Exercise aim – Write the next part of the wireless networking article below, starting after its final sentence.

Wireless networking has found a niche, or perhaps more than one niche. It allows workers to move around within the workplace and remain connected. At IBM Canada Ltd.’s software laboratory in Markham, ON, for instance, wireless coverage throughout the building lets employees send and receive e-mail or explore the Internet whether they are in their own cubicles, in meeting rooms or in eating areas.

Wireless is also emerging as a way for mobile workers outside the office to get connected. At some U.S. airports and hotels, and a few hotels in Western Canada, wireless network access points in public areas let any notebook user with a wireless Ethernet card — and a subscription to the service — log on.

But the current wireless network standard, 802.11b, is limited to 11 megabits per second. That is fast compared to early wireless networks, which ran at about a fifth of that speed. However, with 100-megabit connections to the desktop increasingly common, it may not be fast enough for many users.

Do not despair, though. New wireless standards will bring the speed of wireless connections into direct competition with those of hard-wired links.

Early this year, we should see the first wireless networking products based on a new standard called 802.11a. It will transmit data at speeds up to 54 megabits per second — another fivefold jump in speed.

While the good news about 802.11a is speed, the bad news is that because the new standard uses a different frequency — five gigahertz instead of 802.11b’s 2.5-gigahertz band — the two are incompatible. Equipment designed for one standard will not work with the other, even at the lower speed. That is likely to create a chicken-and-egg situation hindering the adoption of 802.11a.

Data provided –

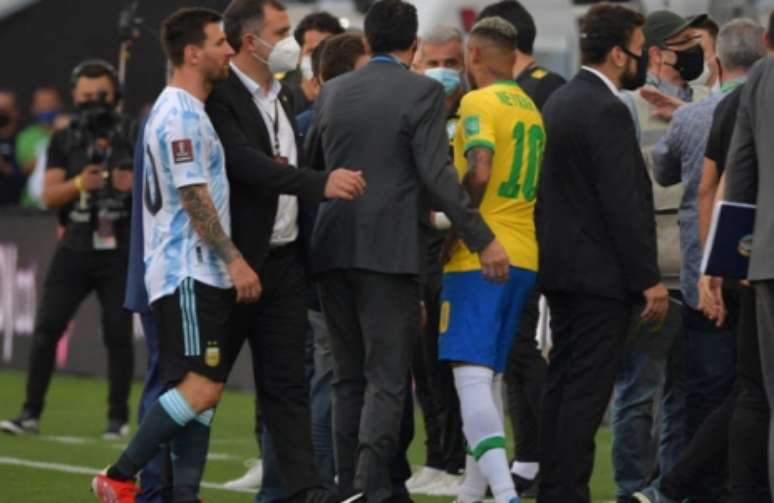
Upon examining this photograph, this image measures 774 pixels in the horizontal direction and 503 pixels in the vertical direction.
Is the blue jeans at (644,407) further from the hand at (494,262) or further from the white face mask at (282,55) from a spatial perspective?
the white face mask at (282,55)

Written response –
“There’s going to be a huge pile of material nobody wants to throw away,” says Chris Henningsen, VP of marketing at Intersil Corp., an Irvine, CA manufacturer of wireless networking hardware.

The answer could be a new 802.11g standard. Still under development, 802.11g also provides for speeds up to 54 Mbps. Yet unlike 802.11a, it works in the same 2.5-GHz frequency band as 802.11b, so the gear can work together in a single network. Henningsen expects that will make 802.11g attractive to many users.

However, there will be a place for 802.11a. Patrick Guay, VP and GM of the LAN infrastructure division at networking vendor 3Com Corp. of Santa Clara, CA sees 802.11g as a stepping stone and 802.11a as the long-term answer. He says the latter supports more communications channels and its shorter range allows for more access points in densely populated work areas. Henningsen agrees that these advantages will make 802.11a the choice for some applications, but believes 802.11g’s backward compatibility will be a strong selling point.

Voice over IP

Sometimes new technologies take a while to emerge. A case in point is Voice over Internet Protocol (VoIP). Once seen as a way to make dirt-cheap phone calls over the Internet, VoIP ran up against declining long-distance charges and quality of service issues. Within the enterprise, though, it has more promise.

A study conducted by the Telecom Applications Research Alliance (TARA) in Halifax and the Halifax office of DMR Consulting Group Inc. last February — sponsored by Cisco Systems Canada Inc., which sells VoIP technology — concluded that moving from a PBX or Centrex service to VoIP can save 18 to 30 per cent of an organization’s telephony costs annually.

However, admits Terry Hallett, TARA’s director of research and technology, this presumes the organization has a solid IP network that can handle the added load of VoIP, and that this network reaches every employee who needs a telephone. Even more important, it presumes the organization needs a new phone system anyway.

VoIP is well worth looking at if your existing phone system is obsolete. But, says Ian Angus, president of consulting firm Angus Telemanagement Group Inc. in Ajax, ON, “the problem is, it’s almost certainly not obsolete.” PBXs have long lifespans, and especially in tough economic times most businesses are reluctant to replace them.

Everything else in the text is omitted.